The Swiss pharma giant has already completed two flight experiments using mice in an attempt to glean new pathways that may not have been previously explored.
But it's not just the pharmaceutical titans shuttling their research projects to the National Lab. The Boston-based startup Nanobiosym, a biotech focusing on nanotechnologies and genetic outcomes research (the company is also working on a finger-prick test for Ebola, among other things) was one of the winners of a "Galactic Grant" challenge to launch a project on the ISS. The company's goal is to use the setting to see whether or not its technology platform can predict the space into which microorganisms may evolve, including forming antibiotic resistance.
Other smaller biotechs are also conducting ISS-based research in order to take advantage of the absence of buoyancy-driven convection to better understand the physics of drug delivery with the goal of creating better and more precise methods of therapy administration.
The cost of going to the cosmos
If you're a life sciences enthusiast, chances are that all of this sounds irresistibly exciting. But you're probably also wondering: How do these companies, other than the largest biopharma firms, afford these projects?
"On the expense side, yes, it is an expensive and difficult proposition to do R&D in a space environment," admitted Roberts. "Even in low-Earth orbit, like in case of ISS, just a couple 100 miles above the Earth, it's extremely costly... Getting the science up and down is an expensive proposition. Logisitical support isn't cheap either."

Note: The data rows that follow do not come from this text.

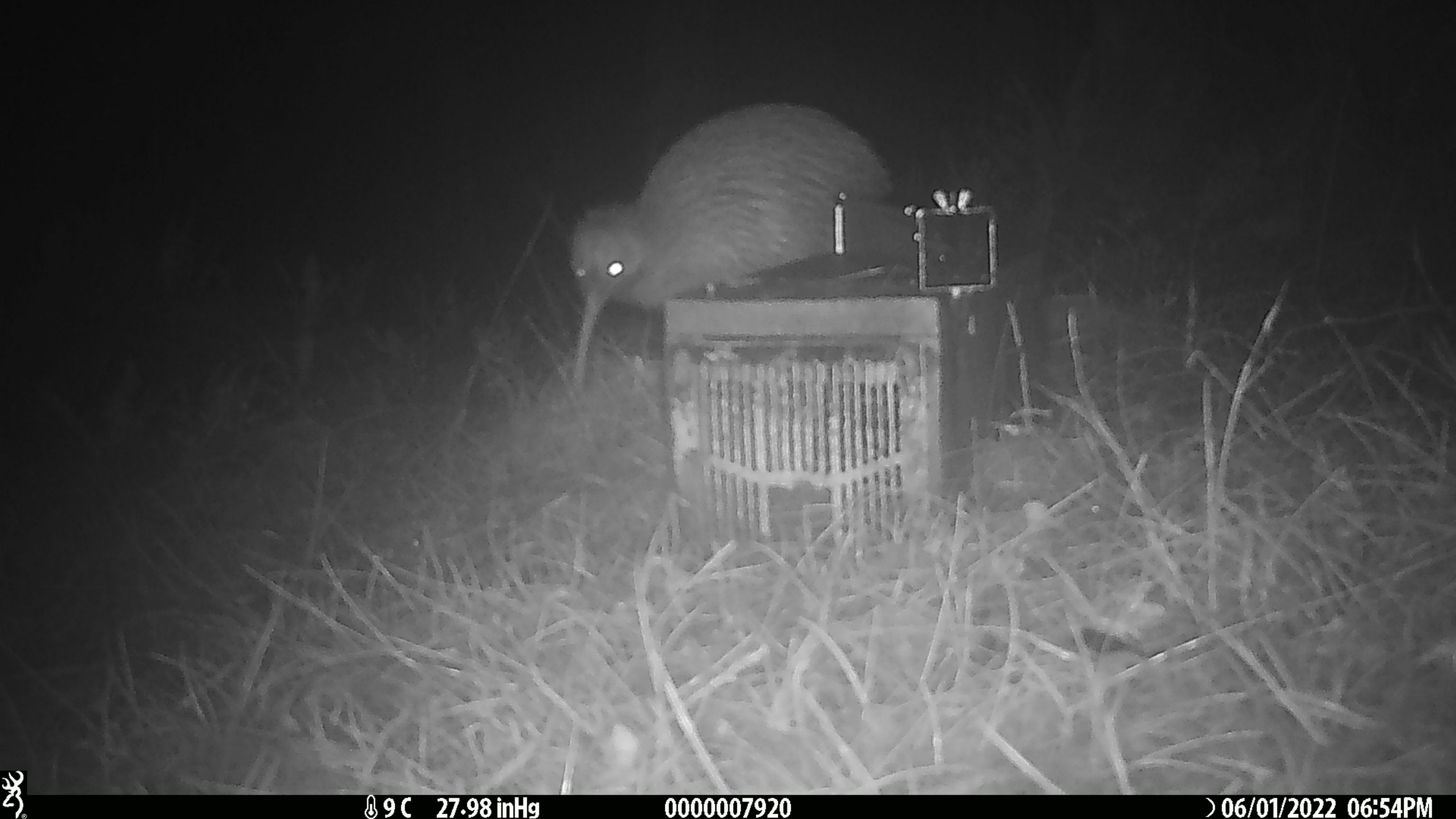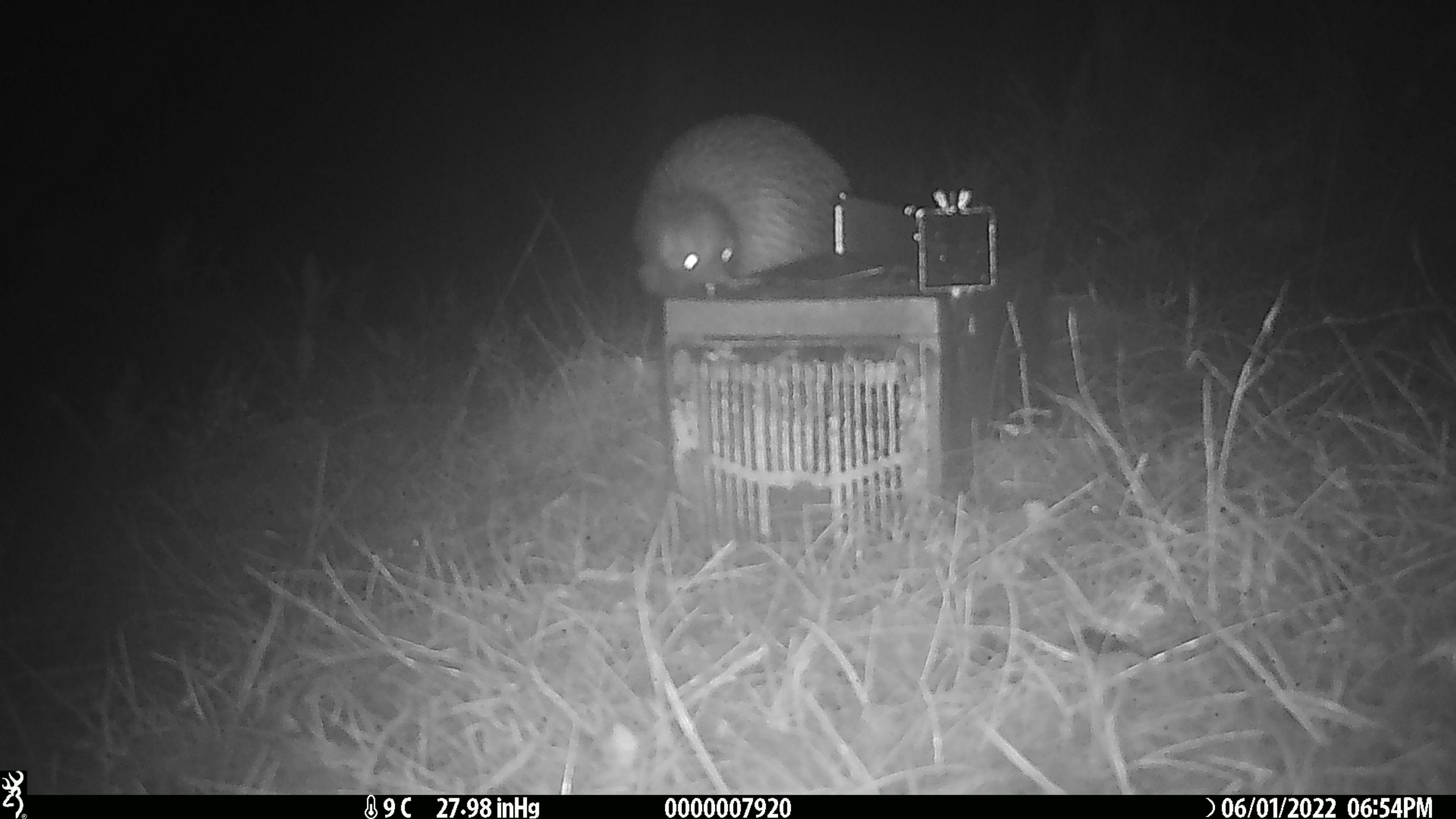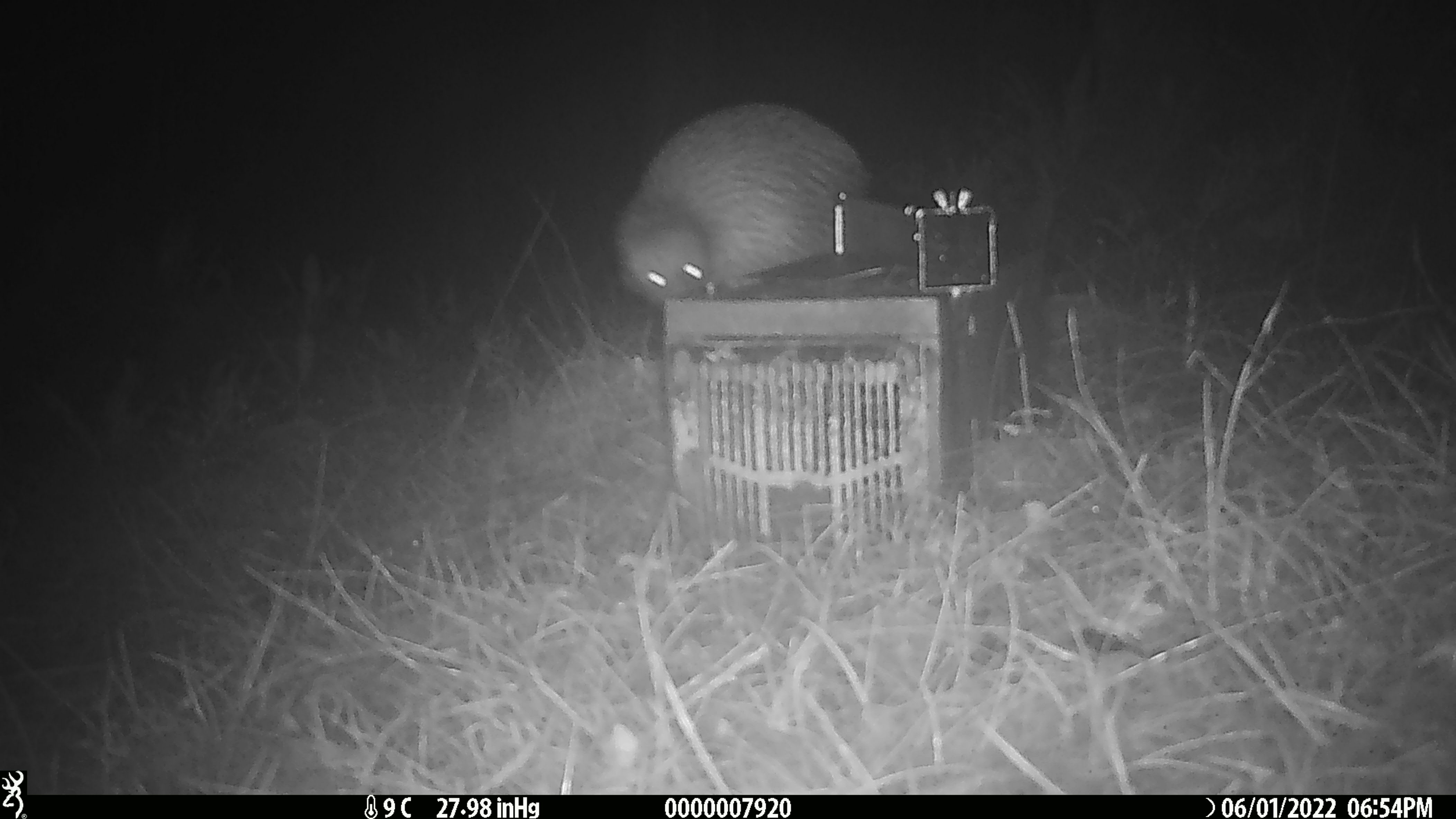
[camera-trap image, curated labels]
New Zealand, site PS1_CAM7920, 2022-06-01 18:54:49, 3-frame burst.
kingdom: Animalia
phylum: Chordata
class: Aves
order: Apterygiformes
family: Apterygidae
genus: Apteryx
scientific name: Apteryx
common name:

Luckily for companies that are interested in microgravity research, CASIS is determined to help get deserving projects to the National Lab alongside other materials that must be shuttled back and forth between Earth and space. "What CASIS was created to do and what we actively do through our co-op agreement with NASA is provide access to that environment through subsidy," said Roberts.
"So, all the cost of the launch infrastructure, the ride up on the rocket, the return of samples or data, the cost of crew operations while on orbit—those are all sunk costs that come with the ISS, and they're not passed on to the investigator who designed a flight experiment. So even though it's prohibitively expensive currently to do that kind of R&D, costs aren't passed on to investigator or consumer."
For large companies, there is an upfront cost of R&D that must be provided, just as with research conducted on Earth. But CASIS doesn't limit itself to dealing with the wealthiest entities in the life sciences who can afford a trip to space.
"For the smaller companies, the more entrepreneurial outfits, we've been able to provide funding internally from CASIS and we've also partnered with large companies such as Boeing, and we have access to funding from some incubator programs that can provide matching funds for companies to have access to the ISS National Lab as a test environment.
"It's all driven by their R&D—if they see a benefit from use of that environment, it's our job to help provide them access to it and get up there."
An invitation from CASIS to the biopharma industry
Ultimately, Roberts has a simple message for biopharma and the life sciences: Come aboard.
"Although there are hurdles to doing research in space—it can be complicated, it can be expensive—none of that should preclude anyone from proposing their idea to go up to the station.
"I would simply emphasize: The ISS National Lab is open for everyone."